After My Husband Claimed a Fake Treasure, I Ended Us
Chapter 5
The main ballroom was a cathedral of wealth. Crystal chandeliers refracted light into a thousand fractured rainbows across the polished marble floor. The crowd moved in elegant, predatory circles—hedge fund managers brushing shoulders with tech moguls, old money eyeing new money with thinly veiled contempt. I stood near the edge of the room, letting the noise wash over me without touching me.
A champagne flute appeared in my peripheral vision, held by long, elegant fingers.
"You look like someone who could use a drink," Reed Edwards said, his voice pitched low enough that only I could hear it over the ambient symphony of wealth.
I turned. He had changed since I'd seen him on the upper deck—the suit was different, darker, cut with the kind of precision that whispered bespoke tailoring from a European atelier whose name you had to inherit to learn. His expression was perfectly neutral, but his eyes carried that same unsettling awareness.
"I don't drink when I'm working," I said evenly.
His mouth curved. "And what work would that be?"
"Observation."
"Ah." He set the champagne flute on a passing server's tray without looking, his gaze never leaving mine. "Then we're in the same line of business tonight."
The air between us tightened, a live wire humming just beneath the surface of civility. He stepped closer, angling his body so that to anyone watching, we looked like old acquaintances exchanging pleasantries. His voice dropped another register.
"Your adoptive father was Victor Hall."
It wasn't a question. The phantom touch at my collarbone—the absent necklace—burned.
"You've done your homework," I said quietly.
Reed's smile sharpened. "Victor Hall was a legend in circles that don't advertise themselves. The kind of man who could read a poker table the way surgeons read an operating room. I heard he taught his daughter everything he knew before he died."
I held his gaze, refusing to confirm or deny. Let him work for it.
"If someone were foolish enough to challenge that daughter tonight," Reed continued, his tone turning speculative, "I imagine it would be a very short game."
"Hypothetically."
"Hypothetically," he agreed, the word laced with dark amusement. He glanced toward the entrance, where the security detail had momentarily stiffened. "Though it looks like your evening is about to get more interesting."
I followed his gaze.
Lennon Kelly stood at the top of the grand staircase, his rented tuxedo straining slightly across the shoulders, his hair gelled into submission. Beside him, Tatum Gonzalez wore a gown that screamed desperation—red, sequined, plunging in three different directions at once. Her chin was lifted at an angle that suggested she was daring the room to question her presence.
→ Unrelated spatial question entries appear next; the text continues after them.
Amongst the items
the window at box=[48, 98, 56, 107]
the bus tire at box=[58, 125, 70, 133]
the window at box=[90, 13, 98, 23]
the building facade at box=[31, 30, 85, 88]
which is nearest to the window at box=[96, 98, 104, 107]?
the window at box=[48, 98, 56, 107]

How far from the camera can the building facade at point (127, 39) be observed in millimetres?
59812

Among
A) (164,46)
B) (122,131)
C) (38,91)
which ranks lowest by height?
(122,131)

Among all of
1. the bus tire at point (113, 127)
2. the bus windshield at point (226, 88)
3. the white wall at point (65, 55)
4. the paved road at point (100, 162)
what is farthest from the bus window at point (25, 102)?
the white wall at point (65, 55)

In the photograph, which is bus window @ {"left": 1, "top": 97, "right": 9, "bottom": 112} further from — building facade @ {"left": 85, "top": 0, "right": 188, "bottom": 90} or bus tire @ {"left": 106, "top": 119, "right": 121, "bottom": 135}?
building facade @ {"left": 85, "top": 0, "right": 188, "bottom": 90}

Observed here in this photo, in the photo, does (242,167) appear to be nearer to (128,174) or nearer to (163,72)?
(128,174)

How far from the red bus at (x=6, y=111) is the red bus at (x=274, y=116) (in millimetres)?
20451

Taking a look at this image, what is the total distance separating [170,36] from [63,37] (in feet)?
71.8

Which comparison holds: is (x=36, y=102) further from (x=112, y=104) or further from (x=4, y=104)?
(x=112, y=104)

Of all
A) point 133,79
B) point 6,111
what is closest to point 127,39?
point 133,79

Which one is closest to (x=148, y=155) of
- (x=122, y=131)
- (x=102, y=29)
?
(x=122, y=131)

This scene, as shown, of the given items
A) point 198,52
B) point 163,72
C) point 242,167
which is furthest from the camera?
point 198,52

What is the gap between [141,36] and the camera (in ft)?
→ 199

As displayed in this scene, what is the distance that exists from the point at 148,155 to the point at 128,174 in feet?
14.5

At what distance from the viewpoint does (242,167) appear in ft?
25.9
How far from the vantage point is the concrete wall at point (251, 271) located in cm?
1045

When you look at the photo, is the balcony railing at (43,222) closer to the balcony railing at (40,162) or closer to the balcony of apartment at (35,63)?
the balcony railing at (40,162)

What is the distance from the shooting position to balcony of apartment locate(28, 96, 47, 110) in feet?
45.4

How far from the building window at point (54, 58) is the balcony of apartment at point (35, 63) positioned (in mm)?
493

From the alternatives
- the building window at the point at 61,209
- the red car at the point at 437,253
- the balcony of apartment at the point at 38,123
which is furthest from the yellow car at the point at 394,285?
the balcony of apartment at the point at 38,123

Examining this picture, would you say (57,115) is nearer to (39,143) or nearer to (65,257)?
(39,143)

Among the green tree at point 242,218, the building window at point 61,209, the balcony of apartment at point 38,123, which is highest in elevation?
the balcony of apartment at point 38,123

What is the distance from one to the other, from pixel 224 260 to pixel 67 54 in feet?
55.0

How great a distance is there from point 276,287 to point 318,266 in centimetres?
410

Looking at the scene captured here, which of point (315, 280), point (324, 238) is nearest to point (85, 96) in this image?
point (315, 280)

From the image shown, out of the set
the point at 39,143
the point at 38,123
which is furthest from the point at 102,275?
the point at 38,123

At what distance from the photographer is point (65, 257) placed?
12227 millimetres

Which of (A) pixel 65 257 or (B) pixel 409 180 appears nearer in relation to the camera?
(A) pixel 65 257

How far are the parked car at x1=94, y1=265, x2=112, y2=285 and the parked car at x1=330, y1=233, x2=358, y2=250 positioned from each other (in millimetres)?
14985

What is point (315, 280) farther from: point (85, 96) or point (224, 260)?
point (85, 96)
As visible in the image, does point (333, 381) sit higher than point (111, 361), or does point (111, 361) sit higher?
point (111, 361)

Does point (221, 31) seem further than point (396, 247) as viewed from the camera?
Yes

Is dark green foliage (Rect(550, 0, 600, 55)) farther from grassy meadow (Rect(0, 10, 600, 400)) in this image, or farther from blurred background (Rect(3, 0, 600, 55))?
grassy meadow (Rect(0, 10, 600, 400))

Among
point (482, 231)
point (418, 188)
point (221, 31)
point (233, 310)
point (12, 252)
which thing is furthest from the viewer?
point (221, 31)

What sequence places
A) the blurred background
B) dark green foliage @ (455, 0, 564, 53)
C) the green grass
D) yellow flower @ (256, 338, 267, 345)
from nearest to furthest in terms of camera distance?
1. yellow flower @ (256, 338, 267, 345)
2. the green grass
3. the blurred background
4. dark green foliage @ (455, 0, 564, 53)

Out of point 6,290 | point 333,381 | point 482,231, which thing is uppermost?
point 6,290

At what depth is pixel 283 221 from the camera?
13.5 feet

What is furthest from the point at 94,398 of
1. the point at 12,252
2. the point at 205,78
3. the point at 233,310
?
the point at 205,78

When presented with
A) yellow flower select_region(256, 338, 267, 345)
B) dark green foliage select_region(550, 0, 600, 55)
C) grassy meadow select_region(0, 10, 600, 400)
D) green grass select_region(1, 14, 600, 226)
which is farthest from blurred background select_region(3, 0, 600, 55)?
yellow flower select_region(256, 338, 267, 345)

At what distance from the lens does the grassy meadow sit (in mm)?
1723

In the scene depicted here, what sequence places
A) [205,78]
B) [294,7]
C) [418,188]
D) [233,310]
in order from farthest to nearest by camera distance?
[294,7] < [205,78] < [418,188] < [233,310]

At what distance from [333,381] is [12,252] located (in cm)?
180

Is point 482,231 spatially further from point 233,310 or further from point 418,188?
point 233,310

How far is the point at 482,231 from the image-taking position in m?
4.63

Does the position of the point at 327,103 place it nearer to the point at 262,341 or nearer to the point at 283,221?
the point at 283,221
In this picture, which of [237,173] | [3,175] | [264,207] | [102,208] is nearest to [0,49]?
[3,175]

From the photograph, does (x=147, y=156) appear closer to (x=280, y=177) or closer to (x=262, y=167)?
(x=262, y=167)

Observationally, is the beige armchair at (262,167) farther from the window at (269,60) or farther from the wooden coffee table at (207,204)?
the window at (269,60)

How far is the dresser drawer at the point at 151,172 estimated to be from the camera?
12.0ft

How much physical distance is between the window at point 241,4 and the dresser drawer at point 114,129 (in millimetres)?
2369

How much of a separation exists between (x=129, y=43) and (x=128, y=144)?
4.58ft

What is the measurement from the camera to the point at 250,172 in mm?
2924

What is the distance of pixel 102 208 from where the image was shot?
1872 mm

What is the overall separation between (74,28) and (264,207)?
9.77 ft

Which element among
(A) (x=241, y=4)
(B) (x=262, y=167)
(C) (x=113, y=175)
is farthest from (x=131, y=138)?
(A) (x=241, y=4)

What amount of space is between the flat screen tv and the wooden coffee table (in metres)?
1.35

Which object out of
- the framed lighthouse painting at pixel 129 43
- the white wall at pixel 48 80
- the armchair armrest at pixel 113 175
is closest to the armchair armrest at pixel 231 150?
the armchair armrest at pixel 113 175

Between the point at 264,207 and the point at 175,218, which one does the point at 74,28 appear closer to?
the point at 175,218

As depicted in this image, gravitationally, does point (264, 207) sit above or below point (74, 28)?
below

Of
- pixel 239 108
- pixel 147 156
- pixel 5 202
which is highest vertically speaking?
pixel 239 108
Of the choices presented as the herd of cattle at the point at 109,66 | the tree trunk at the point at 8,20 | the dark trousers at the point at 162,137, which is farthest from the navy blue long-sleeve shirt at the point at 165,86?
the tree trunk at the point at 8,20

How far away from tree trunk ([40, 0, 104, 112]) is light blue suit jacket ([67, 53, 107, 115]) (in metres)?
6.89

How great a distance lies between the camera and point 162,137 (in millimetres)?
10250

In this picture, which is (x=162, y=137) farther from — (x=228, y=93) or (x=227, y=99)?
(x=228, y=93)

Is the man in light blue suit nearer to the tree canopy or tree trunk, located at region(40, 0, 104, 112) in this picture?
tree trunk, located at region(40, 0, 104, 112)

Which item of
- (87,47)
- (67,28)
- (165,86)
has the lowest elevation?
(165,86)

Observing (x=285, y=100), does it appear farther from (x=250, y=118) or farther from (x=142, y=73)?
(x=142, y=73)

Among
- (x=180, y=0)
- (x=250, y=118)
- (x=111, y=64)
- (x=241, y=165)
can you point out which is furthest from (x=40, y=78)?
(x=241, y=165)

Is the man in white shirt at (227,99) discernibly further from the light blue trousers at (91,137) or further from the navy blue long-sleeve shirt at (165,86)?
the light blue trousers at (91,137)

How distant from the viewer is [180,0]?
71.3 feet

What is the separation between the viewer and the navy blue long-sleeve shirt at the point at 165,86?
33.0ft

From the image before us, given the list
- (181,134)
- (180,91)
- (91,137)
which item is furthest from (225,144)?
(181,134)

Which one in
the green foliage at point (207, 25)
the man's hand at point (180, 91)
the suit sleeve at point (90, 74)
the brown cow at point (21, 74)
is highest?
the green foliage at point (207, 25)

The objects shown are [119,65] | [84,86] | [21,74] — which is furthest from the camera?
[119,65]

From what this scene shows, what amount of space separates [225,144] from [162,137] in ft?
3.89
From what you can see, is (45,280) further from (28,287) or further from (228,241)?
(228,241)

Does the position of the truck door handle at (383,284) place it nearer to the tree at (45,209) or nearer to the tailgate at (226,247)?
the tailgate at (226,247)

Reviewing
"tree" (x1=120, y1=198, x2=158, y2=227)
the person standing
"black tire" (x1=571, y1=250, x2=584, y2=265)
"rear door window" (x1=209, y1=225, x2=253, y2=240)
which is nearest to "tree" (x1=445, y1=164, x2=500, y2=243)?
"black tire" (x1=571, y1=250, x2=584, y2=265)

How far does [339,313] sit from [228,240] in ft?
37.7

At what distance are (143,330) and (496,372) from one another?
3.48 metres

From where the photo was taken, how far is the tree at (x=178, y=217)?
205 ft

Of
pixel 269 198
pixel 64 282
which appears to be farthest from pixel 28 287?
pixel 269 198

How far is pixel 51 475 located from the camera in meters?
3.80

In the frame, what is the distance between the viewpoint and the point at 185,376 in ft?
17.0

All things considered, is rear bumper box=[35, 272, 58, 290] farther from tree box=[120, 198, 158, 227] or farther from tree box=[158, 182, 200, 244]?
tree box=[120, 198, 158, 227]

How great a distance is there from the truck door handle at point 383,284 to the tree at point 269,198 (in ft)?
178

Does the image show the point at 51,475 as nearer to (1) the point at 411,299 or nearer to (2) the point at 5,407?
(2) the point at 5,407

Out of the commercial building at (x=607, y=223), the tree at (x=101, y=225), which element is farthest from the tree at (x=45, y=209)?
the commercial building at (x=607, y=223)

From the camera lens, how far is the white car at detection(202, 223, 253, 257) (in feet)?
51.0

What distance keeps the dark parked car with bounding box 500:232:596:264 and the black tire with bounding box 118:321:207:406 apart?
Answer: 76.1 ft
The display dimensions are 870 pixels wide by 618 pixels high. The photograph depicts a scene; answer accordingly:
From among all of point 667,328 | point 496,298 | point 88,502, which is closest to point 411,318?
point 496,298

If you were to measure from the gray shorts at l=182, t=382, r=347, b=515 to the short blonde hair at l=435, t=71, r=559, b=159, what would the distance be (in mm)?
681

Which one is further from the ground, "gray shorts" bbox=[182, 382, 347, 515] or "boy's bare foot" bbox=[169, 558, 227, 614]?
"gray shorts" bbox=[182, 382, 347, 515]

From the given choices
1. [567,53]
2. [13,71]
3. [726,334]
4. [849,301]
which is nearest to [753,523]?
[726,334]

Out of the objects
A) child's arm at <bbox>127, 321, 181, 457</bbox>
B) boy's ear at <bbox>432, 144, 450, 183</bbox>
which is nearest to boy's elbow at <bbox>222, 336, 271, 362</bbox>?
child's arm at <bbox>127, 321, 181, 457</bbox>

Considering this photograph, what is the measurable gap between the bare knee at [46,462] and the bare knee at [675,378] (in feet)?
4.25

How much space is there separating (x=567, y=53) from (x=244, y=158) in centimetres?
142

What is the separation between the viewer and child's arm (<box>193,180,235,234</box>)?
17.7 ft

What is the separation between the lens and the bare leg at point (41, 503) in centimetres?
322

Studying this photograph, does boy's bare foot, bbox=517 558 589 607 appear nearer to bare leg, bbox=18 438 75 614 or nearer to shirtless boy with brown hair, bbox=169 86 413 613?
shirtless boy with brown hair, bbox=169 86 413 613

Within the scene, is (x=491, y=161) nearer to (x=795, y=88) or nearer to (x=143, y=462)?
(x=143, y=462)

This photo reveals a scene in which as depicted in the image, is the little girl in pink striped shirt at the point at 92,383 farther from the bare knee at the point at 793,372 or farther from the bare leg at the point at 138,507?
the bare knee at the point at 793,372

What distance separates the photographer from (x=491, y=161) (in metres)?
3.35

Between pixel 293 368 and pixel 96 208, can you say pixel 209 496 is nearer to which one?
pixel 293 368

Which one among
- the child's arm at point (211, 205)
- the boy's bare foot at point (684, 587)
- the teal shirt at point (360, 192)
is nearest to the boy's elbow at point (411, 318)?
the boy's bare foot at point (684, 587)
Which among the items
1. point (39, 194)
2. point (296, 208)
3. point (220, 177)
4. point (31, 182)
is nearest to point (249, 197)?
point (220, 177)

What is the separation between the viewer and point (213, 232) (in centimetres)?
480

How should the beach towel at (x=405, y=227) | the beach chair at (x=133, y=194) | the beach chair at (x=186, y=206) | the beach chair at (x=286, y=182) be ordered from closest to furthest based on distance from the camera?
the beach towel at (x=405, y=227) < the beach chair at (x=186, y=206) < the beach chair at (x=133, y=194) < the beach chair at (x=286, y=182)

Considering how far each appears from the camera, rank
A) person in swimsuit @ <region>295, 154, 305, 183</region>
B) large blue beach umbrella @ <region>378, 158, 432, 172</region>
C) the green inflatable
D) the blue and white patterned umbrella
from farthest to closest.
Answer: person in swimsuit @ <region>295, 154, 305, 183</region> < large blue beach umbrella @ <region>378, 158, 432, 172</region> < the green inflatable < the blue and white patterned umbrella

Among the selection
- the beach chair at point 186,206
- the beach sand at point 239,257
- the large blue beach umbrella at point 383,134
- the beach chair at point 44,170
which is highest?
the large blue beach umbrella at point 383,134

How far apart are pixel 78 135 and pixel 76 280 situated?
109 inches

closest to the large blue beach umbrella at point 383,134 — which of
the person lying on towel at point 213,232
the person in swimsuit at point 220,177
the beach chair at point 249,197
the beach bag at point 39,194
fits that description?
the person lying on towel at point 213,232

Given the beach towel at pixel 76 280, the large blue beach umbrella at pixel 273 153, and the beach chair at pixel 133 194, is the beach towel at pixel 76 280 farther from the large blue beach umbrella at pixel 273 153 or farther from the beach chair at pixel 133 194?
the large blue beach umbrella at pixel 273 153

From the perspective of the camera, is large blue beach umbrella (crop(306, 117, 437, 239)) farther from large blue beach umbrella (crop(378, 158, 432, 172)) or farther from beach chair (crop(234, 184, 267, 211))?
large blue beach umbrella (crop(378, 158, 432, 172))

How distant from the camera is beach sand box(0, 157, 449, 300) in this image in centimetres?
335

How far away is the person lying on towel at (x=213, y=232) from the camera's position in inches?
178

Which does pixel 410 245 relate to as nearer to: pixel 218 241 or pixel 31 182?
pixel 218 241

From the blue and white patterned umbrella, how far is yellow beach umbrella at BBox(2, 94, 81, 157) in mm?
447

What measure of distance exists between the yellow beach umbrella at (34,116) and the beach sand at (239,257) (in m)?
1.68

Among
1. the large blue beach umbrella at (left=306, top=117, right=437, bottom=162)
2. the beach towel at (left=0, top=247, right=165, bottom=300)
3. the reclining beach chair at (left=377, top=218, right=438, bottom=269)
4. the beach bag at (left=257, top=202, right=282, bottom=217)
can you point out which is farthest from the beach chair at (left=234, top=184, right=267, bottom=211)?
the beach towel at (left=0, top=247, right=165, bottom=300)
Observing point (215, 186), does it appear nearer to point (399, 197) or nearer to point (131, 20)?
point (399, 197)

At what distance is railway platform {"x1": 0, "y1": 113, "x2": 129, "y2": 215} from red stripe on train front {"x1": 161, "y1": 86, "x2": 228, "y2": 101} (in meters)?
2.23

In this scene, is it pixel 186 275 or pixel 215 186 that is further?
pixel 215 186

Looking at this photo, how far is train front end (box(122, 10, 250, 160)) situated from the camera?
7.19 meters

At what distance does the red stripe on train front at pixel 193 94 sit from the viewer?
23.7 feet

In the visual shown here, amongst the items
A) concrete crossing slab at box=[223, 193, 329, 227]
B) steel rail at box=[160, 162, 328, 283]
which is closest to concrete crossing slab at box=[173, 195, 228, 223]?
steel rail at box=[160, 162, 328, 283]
They had crashed the party.
Reed made a soft sound of interest. "Friends of yours?"
"Former," I said, my voice flat.
He studied my profile for a long moment, then stepped back with the unhurried grace of a man repositioning chess pieces. "Then I'll leave you to it. But Blair—" He paused, and the use of my first name landed with quiet intimacy. "When you're ready to play, find me. I'll make sure you have the right table."
He disappeared into the crowd before I could respond, leaving only the faint scent of expensive cologne and the electric certainty that he had just offered me an alliance.
I turned back toward the entrance.
Lennon and Tatum were descending the staircase now, their eyes scanning the room with the hungry, anxious energy of people who knew they didn't belong but refused to admit it. Tatum's hand was locked around Lennon's arm, her knuckles white. A server passed nearby, and I shifted slightly, accepting a glass of sparkling water from his tray.
Tatum's gaze landed on me.
I watched the recognition hit her in stages. Confusion first—what was I doing here? Then disbelief. Then a hot, vicious rage that turned her expression into something ugly and sharp.
She said something to Lennon, her lips moving fast and angry. His head snapped toward me, his eyes widening. For a fraction of a second, I saw fear flicker across his face. But Tatum was already moving, dragging him across the ballroom floor with the single-minded determination of someone who had convinced themselves they held the higher ground.
I set my glass down on a nearby table and turned to face them.
Tatum stopped three feet away, her chest heaving, her eyes glittering with malice. Lennon hovered just behind her, his expression caught between confusion and something that looked uncomfortably like shame.
"Blair," Tatum said, her voice loud enough to turn heads. "What the hell are you doing here?"
I met her gaze. Said nothing.
"Did you sneak in?" she continued, her tone rising with performative outrage. "Oh my God, you did. You're here begging for scraps, aren't you? Trying to find some rich man to leech off now that Lennon's finally free?"
The crowd around us had gone quiet. I could feel their attention like a physical weight, a dozen conversations pausing mid-sentence.
I smiled.
It was a small, cold thing—barely a curve of my lips.
"Hello, Tatum," I said softly. "I didn't realize the guest list had gotten so… lenient."